Hardy stressed the need for psychological flexibility to transform ourselves. “Psychological flexibility is moving toward chosen goals even when it is emotionally difficult. You acknowledge and accept your emotions, but they don’t control you.” He suggests we use the 10x mindset as a filter to determine what we are going to do. Only do the things that lead to a dramatically improved life. “10x isn’t about more. It’s about less.” Mercilessly cut the activities that only keep us where we are. Incremental growth can be had with incrementally more effort, but effort alone won’t lead to 10x growth. By necessity we will need to change what we do to reach that level of effectiveness.

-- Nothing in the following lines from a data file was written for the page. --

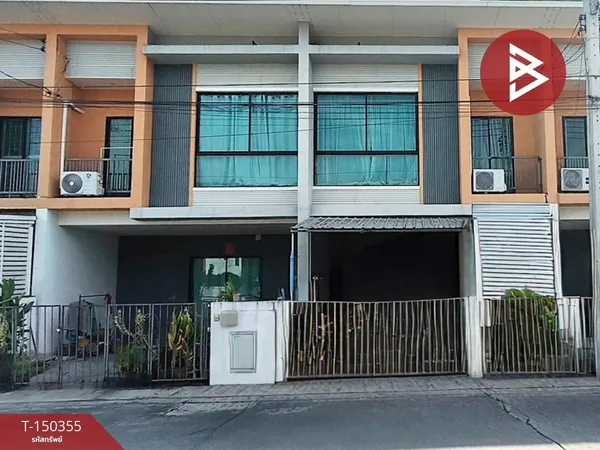 ขายด่วนทาวน์เฮ้าส์ หมู่บ้านสิรารมย์พลัส บางนา กม.29 (Sirarom Plus Bangna Km.29) สมุทรปราการ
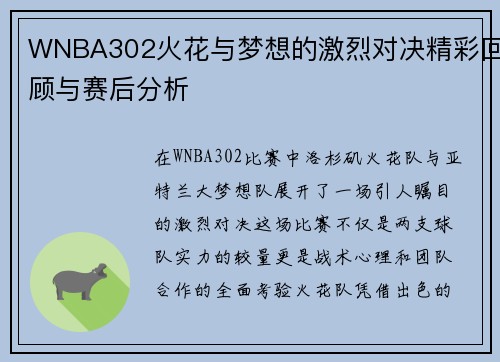 /uploads/images/20250809/wnba302-huo-hua-yu-meng-xiang-de-ji-lie-dui-jue-jing-cai-hui-gu-yu-sai-hou-fen-xi.webp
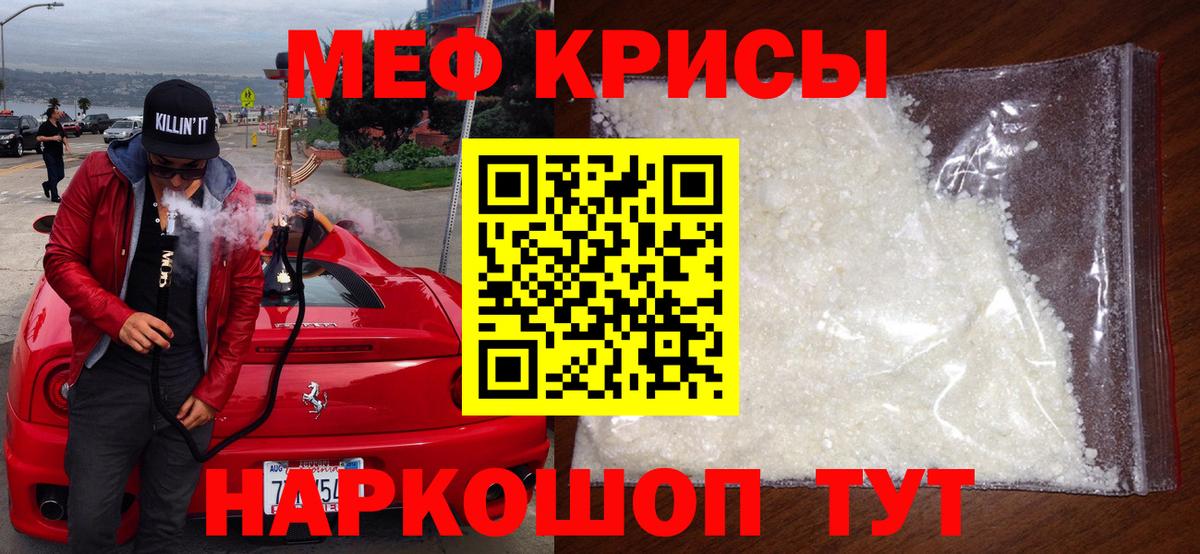 Меф  Долгопрудный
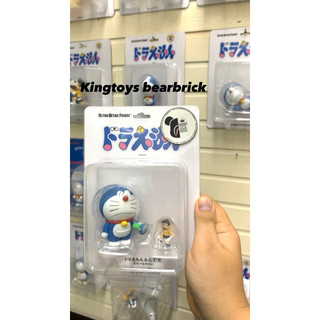 MÔ HÌNH DORAEMON UDF CHÍNH HÃNG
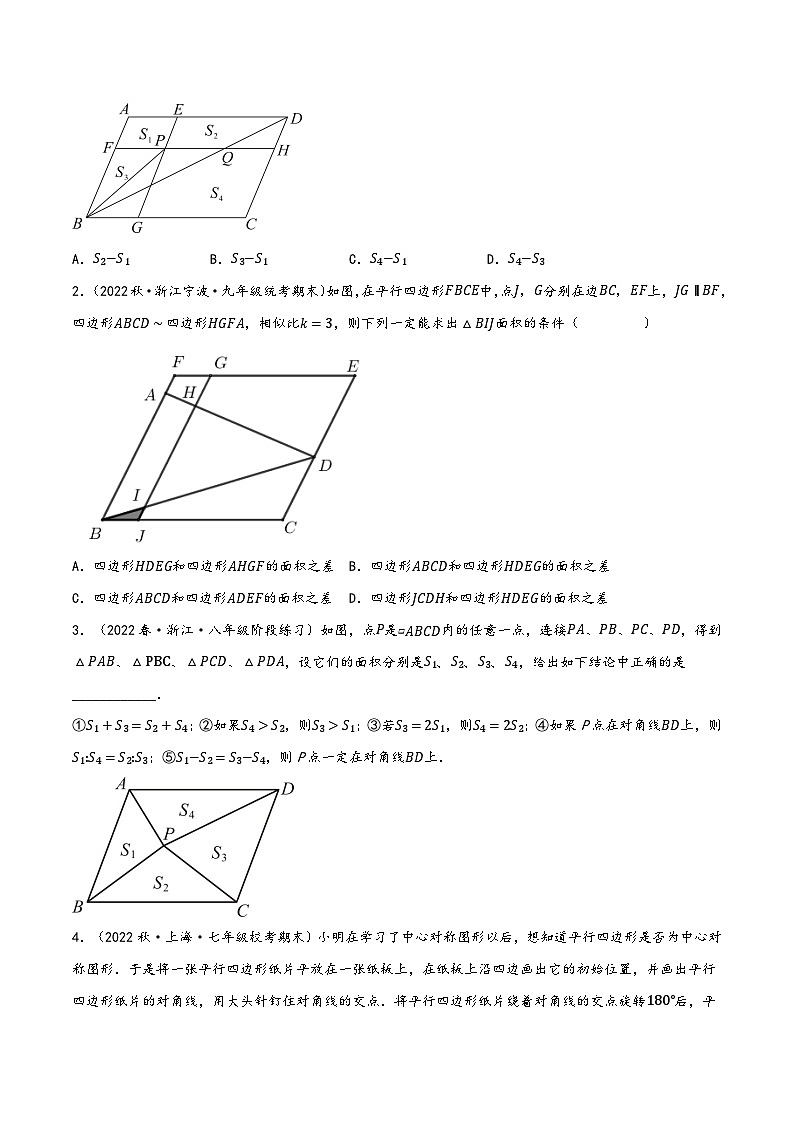 苏科版八年级数学下册精品特训专题9.13中心对称图形——平行四边形全章十六类必考压轴题(原卷版+解析)第3页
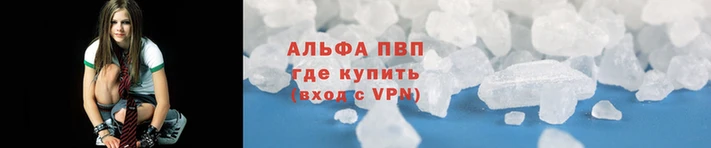 ALPHA PVP Вяземский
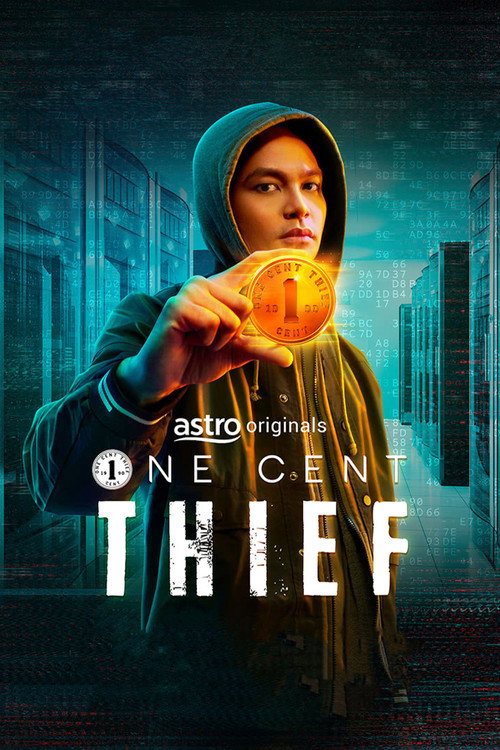 One Cent Thief (2022) TV show poster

Commitment is a powerful concept for transformation. Dan Sullivan says, “Nothing happens until you commit.” Sometimes to get from where you are to where you want to be, you have to jettison practices or services that are working, but that won’t take you very far. This can be hard when we base our identity on what we are currently doing. It feels like we are letting part of ourselves go, but this is essential to self-transformation.
One of the case studies summarizes 10X thinking well: “Think exponentially, which means thinking both much bigger and non-linearly. Hyper-focus on quality over quantity, and get really good at what you do. Build a team to handle everything else so you can focus on achieving quality in your craft.”
The point of 10x is to have more freedom. We excel in what we do so we can build the life we want. Along the way, we attract other high performers in search of freedom. To achieve 10x we need to focus on our unique ability – that which we enjoy and excel at. Be the best at that one thing. This gives us freedom from all the other things we had been doing, and frees up time for other endeavors. To do this effectively, we need to focus. Hardy suggests having no more than three activities in a day. Rather than doing a little of everything every day, we can have days dedicated to a specific activity or type of activity so that we don’t incur the inefficiency of task-switching. It is important to also have thinking days to hone the 20% and creatively move forward, as well as recovery days so that intense focus on working days can be maintained. Rest may look wasteful, but it’s not. It’s an important part of peak performance.
To truly drive exponential growth, a person must inspire a team of people who believe in the vision and do their part to make it happen. It is very difficult to become great without a team. “Frank Sinatra doesn’t move his own pianos.” Hardy suggests building a self-managing company. The founder then is able to continue reaping the fruit of the effort while being freed from day-to-day management. The conclusion sums up the book well, “If you’re serious about 10x, then freedom is the language and operating system that will get you there. Your own freedom as well as the freedom of everyone else who joins you on your 10x adventure.”